**What is expected:**
Look through the records below for the line with "common name: voles, lemmings, and muskrats" and the line with "scientific name: Alcelaphus buselaphus", then return those lines and all lines between, exactly.

*** Opening Source records ***

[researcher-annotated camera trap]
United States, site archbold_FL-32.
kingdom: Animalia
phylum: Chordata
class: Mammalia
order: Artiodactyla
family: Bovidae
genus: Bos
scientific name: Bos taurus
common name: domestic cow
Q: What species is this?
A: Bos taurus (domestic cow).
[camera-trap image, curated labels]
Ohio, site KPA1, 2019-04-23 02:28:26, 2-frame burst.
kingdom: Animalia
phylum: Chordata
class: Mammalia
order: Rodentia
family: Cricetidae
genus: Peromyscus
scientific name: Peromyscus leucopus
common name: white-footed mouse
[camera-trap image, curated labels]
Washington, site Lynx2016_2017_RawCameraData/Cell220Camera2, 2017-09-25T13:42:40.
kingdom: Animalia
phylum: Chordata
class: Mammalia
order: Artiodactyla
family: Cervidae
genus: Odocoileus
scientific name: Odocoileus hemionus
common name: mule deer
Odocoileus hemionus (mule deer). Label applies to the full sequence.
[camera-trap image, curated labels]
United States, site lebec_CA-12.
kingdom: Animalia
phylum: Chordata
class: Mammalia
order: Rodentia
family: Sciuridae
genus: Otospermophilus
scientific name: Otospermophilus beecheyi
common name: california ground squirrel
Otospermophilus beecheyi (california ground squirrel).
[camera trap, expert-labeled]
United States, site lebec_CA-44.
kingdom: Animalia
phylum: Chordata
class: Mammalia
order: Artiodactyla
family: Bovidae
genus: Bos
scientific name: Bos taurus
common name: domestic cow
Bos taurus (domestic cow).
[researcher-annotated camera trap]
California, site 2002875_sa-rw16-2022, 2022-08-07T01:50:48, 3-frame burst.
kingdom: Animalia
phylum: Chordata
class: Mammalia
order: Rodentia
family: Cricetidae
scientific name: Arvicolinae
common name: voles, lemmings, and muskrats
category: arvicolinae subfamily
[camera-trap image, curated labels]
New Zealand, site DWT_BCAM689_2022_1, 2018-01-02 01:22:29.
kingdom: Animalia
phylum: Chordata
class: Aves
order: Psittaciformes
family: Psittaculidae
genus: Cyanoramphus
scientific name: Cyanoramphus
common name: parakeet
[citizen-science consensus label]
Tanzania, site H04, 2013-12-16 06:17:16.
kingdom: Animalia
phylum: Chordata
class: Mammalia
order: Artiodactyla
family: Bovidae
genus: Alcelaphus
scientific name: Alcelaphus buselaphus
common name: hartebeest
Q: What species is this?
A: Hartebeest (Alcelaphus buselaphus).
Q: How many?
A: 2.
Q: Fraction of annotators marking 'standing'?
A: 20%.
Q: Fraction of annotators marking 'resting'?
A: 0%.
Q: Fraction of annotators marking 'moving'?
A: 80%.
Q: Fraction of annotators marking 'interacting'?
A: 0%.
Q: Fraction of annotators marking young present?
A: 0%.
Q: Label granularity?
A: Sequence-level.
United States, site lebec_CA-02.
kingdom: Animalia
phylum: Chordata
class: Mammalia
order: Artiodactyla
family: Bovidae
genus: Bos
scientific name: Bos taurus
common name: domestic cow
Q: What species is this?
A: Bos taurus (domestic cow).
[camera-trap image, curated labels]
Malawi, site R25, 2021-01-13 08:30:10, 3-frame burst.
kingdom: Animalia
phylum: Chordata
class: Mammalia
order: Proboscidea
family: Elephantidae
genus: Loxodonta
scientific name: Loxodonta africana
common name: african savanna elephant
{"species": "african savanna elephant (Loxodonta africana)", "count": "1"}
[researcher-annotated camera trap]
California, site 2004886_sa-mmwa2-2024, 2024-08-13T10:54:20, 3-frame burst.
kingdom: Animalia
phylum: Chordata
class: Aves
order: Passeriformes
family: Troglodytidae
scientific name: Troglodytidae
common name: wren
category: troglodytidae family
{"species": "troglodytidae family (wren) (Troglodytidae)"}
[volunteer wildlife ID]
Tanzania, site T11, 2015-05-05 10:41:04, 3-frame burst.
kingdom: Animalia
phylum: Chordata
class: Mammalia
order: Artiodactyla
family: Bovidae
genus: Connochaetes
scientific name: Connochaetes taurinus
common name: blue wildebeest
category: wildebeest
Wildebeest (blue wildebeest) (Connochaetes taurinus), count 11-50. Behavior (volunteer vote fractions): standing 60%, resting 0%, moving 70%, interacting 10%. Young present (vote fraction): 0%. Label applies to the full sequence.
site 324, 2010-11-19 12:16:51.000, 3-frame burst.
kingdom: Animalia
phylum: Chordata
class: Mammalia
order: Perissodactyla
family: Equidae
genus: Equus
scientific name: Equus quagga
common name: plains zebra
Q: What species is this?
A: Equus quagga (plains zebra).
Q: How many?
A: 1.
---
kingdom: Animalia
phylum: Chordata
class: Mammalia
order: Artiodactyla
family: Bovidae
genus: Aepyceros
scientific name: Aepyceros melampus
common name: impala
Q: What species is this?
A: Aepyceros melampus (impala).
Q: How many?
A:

*** Closing Source records ***

**Response:**
common name: voles, lemmings, and muskrats
category: arvicolinae subfamily
[camera-trap image, curated labels]
New Zealand, site DWT_BCAM689_2022_1, 2018-01-02 01:22:29.
kingdom: Animalia
phylum: Chordata
class: Aves
order: Psittaciformes
family: Psittaculidae
genus: Cyanoramphus
scientific name: Cyanoramphus
common name: parakeet
[citizen-science consensus label]
Tanzania, site H04, 2013-12-16 06:17:16.
kingdom: Animalia
phylum: Chordata
class: Mammalia
order: Artiodactyla
family: Bovidae
genus: Alcelaphus
scientific name: Alcelaphus buselaphus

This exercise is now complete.